The fuel and power sector firm will invest Tk95 crore to purchase the 50 bigha of land, according to a stock exchange disclosure.
MJL Bangladesh has conditionally signed a memorandum of understanding (MoU) with the seller as all documents related to this property are found transparent and legitimate, it added.
Company officials said they are prioritising booking the land first because of its strategic location. Subsequently, it will determine the use of the land.
"No concrete expansion plan has been formulated yet. We are currently focused on securing the necessary land at a strategic location for potential future expansion," Azam J Chowdhury, managing director at the company, told The Business Standard.
The land is on the bank of the River Shitalakshya, and it would be suitable for inland water transportation of bulk goods, he said, adding that they had earlier bought a similar plot from Allied Jute Mills on the bank of the same river.
The businessman said some plots were initially purchased at a lower cost in Chattogram and were subsequently used for constructing warehouses. He added that MJL currently does not have any plans to expand into new sectors.
New oil tanker in 2026
MJL Bangladesh is buying a brand new oil tanker for $75 million (equivalent to Tk800 crore) to carry petroleum products in bulk.
Azam J Chowdhury said on Sunday that the tanker was being built to be delivered in the first quarter of 2026. One-third of the cost would be provided by the company, and the rest of the amount would be borrowed.

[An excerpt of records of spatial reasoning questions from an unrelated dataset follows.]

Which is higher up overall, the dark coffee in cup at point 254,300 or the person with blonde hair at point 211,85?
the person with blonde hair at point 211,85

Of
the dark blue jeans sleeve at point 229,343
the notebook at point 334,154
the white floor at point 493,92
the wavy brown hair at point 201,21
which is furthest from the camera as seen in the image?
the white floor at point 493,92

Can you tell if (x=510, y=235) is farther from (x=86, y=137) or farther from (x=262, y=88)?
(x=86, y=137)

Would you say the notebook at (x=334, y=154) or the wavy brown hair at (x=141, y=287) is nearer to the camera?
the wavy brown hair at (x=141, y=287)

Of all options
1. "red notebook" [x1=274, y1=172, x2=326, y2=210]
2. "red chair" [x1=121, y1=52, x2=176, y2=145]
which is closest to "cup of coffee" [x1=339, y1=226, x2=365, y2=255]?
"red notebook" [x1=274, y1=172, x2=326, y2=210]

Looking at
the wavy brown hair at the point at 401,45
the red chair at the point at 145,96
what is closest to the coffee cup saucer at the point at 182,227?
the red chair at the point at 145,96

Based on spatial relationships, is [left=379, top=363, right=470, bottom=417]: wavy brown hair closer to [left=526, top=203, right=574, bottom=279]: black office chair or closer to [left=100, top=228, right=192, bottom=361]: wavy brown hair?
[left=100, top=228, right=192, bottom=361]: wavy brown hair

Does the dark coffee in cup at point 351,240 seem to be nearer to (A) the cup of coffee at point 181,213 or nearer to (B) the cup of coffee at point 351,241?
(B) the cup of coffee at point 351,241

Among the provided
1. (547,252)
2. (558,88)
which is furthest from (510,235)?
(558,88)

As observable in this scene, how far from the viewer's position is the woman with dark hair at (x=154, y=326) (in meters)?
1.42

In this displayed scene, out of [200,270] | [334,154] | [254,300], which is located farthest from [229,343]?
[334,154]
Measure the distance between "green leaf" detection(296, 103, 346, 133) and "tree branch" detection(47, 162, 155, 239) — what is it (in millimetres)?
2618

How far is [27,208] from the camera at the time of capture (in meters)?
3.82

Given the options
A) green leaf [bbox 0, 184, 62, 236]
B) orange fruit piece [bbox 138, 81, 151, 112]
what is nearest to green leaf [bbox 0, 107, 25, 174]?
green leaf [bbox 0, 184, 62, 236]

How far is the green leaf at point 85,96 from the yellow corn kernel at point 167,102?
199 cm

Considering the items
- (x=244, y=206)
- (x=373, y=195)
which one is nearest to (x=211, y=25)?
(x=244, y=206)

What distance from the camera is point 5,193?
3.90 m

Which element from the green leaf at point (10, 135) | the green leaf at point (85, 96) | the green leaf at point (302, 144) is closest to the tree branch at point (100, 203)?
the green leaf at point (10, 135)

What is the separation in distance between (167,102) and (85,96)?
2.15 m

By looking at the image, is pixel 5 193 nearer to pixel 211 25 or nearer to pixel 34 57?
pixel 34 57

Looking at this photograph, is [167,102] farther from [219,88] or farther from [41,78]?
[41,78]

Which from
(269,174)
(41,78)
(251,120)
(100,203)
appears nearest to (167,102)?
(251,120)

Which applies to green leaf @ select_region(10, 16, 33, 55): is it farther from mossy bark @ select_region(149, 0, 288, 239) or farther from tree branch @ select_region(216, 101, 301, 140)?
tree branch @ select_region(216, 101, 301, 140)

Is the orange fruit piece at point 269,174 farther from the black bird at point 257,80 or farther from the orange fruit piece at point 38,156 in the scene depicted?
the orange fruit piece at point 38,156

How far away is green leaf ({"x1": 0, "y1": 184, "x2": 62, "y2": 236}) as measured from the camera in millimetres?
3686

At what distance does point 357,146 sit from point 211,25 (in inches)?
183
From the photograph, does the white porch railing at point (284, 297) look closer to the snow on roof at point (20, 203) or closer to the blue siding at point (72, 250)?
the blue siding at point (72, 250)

He added that the tanker was expected to be a currency-hedged business as both the investment and expected revenue would be in foreign currency.
Business performance
The publicly listed firm has been making handsome revenue and profit over the years, and annual turnover has been over Tk2,000 crore in the last three years with significant growth, while also paying handsome dividends to its shareholders.
According to its audited financials for fiscal 2021-22, its net revenue grew by 19% to Tk2426 crore, but its net profit declined by 24% to Tk188 crore.
As a result, the company paid a 50% cash dividend, down from 55% in the previous fiscal year.
Following the previous year's growth, the company has reported a 20.5% growth in net revenue to Tk2216 crore, and profit grew by 5% to Tk160 crore in the first nine months of fiscal 2022-23.
About MJL Bangladesh
MJL Bangladesh PLC is a joint venture company between EC Securities Limited, a subsidiary of East Coast Group, and the state-owned Jamuna Oil Company.
The journey of blending world-class lubricants in Bangladesh started in 1998 when Mobil Corporation, later known as Exxon Mobil Corporation, decided to set up Mobil Jamuna Lubricants Limited in partnership with Jamuna Oil.
The company's self-operated core business of Mobil and Omera-branded lubricants and shipping, the liquefied petroleum gas (LPG) cylinder manufacturing business operated by a subsidiary.
MJL Bangladesh entered the stock market in 2011.
East Coast Group owns more than half of the firm, while Jamuna Oil holds nearly one-fifth of the company's shares.
At present, MJL has the capacity to produce around 150,000 barrels of blended lube a year and imports about the same quantity of finished lube oil, which are mostly absorbed by the domestic market.
MJL products are mainly divided into two categories: locally blended products and imported finished products.
The company caters to the demands of a wide range of customers from different sectors by providing 17 types of product lines.
Other than Mobil-branded products, MJL has been establishing its own brand, Omera, in other categories where Omera products will not be in direct competition with Mobil products.